* **Tarefas**:
(1) No texto sobre corpo de delito, qual obra de Oscar Wilde é citada por mencionar um homicídio em que o cadáver é dissolvido em ácido?
(2) Estenda o texto sobre corpo de delito e materialidade do crime, partindo da última frase apresentada.

### Trecho do documento ###

Achei a postagem interessantíssima. Embora eu atue nas áreas Cível e do Consumidor, e às vezes nas áreas Tributária e Administrativa, a questão do corpo de delito e da materialidade do crime em casos como o do goleiro Bruno têm me causado muitas dúvidas. Obviamente, a materialidade do crime, e o "exame de corpo de delito", podem ser feitos sem a presença do corpo, mas isso dificulta muito o trabalho da acusação, pois esta tem que se basear em demais indícios, que nem sempre são tão óbvios quanto à materialidade do crime, e prova testemunhal. É claro que é muito mais fácil um promotor atuar em um júri com um corpo em que já tenha havido um exame cadavérico. Mas, por outro lado, é sabido que homicidas profissionais muitas vezes têm condições de fazer um cadáver desaparecer. Isso tem sido comentado há tempos e debatido há muitos e muitos anos. Até mesmo Oscar Wilde, em seu livro Retrato de Dorian Gray, que foi lançado há mais de cem anos, menciona um homicídio cujo cadáver era dissolvido em ácido no decorrer da história.

### Dados brutos ###

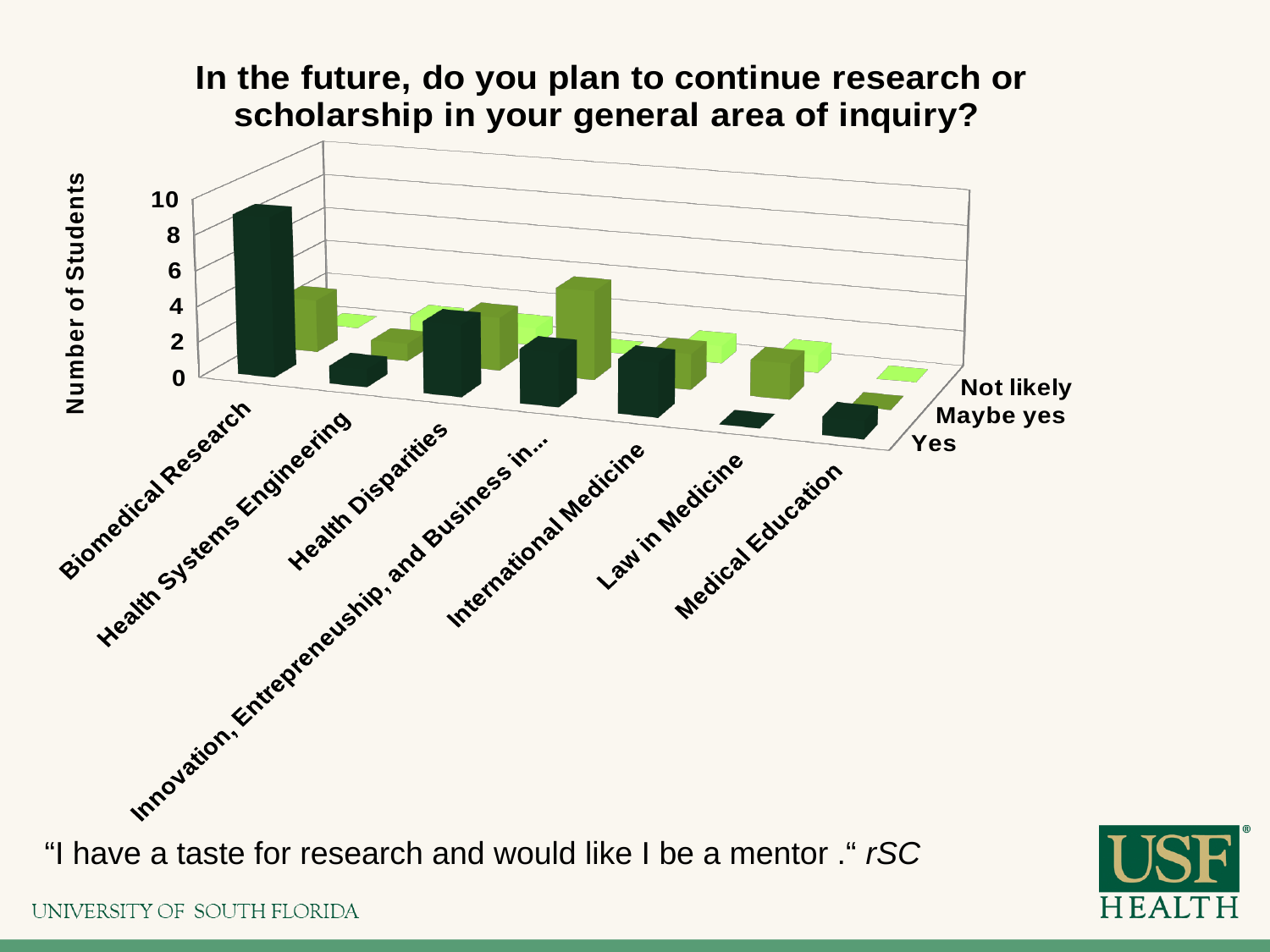
Which is larger: the 'Maybe yes' value for Innovation, Entrepreneurship, and Business in... or the 'Maybe yes' value for Law in Medicine? Innovation, Entrepreneuship, and Business in... What is the label of the vertical axis? Number of Students Which category has the highest 'Maybe yes' value? Innovation, Entrepreneuship, and Business in... Is the 'Yes' value for Law in Medicine greater or less than 2? less What kind of chart is shown on the slide? bar chart What are the three response series shown in the chart? Yes, Maybe yes, Not likely How many series does the chart show? 3 Which category has the highest 'Yes' value? Biomedical Research Which is larger: the 'Yes' value for Biomedical Research or the 'Yes' value for Health Disparities? Biomedical Research Is the 'Yes' value for Biomedical Research greater or less than 6? greater Which category has the lowest 'Yes' value? Law in Medicine How many categories (areas of inquiry) are shown on the x axis? 7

###

* **Respostas**:
(1) Retrato de Dorian Gray.

(2)
Leonardo Machado disse...

Há de se lembrar sempre do caso dos irmãos Naves (guardadas as devidas especificidades de cada caso) - maior erro judiciário brasileiro -, em que dois inocentes foram condenados por um crime sem corpo, que, posteriormente, descobriu-se não haver corpo devido à inexistência do próprio crime. A suposta vítima estava viva! Os acusados ficaram presos por cerca de 8 anos, foram torturados, humilhados e ao final provou-se que vontade de achar um culpado a qualquer custo é extremamente prejudicial para a própria sociedade - foram, com toda justiça, ao final indenizados regiamente pelo estado. Esse é o risco de suprir a tal prova física com a “certeza moral” do homicídio (como citado no texto), haja vista não haver até o momento a certeza absoluta do crime ocorrido nem da autoria.

Unknown disse...

Esse artigo esclareceu as minhas dúvidas acerca da materialidade do crime, pois muito é dito na mídia sobre o assunto principalmente por conta do caso Bruno, mas sem o conhecimento necessário...

Anônimo disse...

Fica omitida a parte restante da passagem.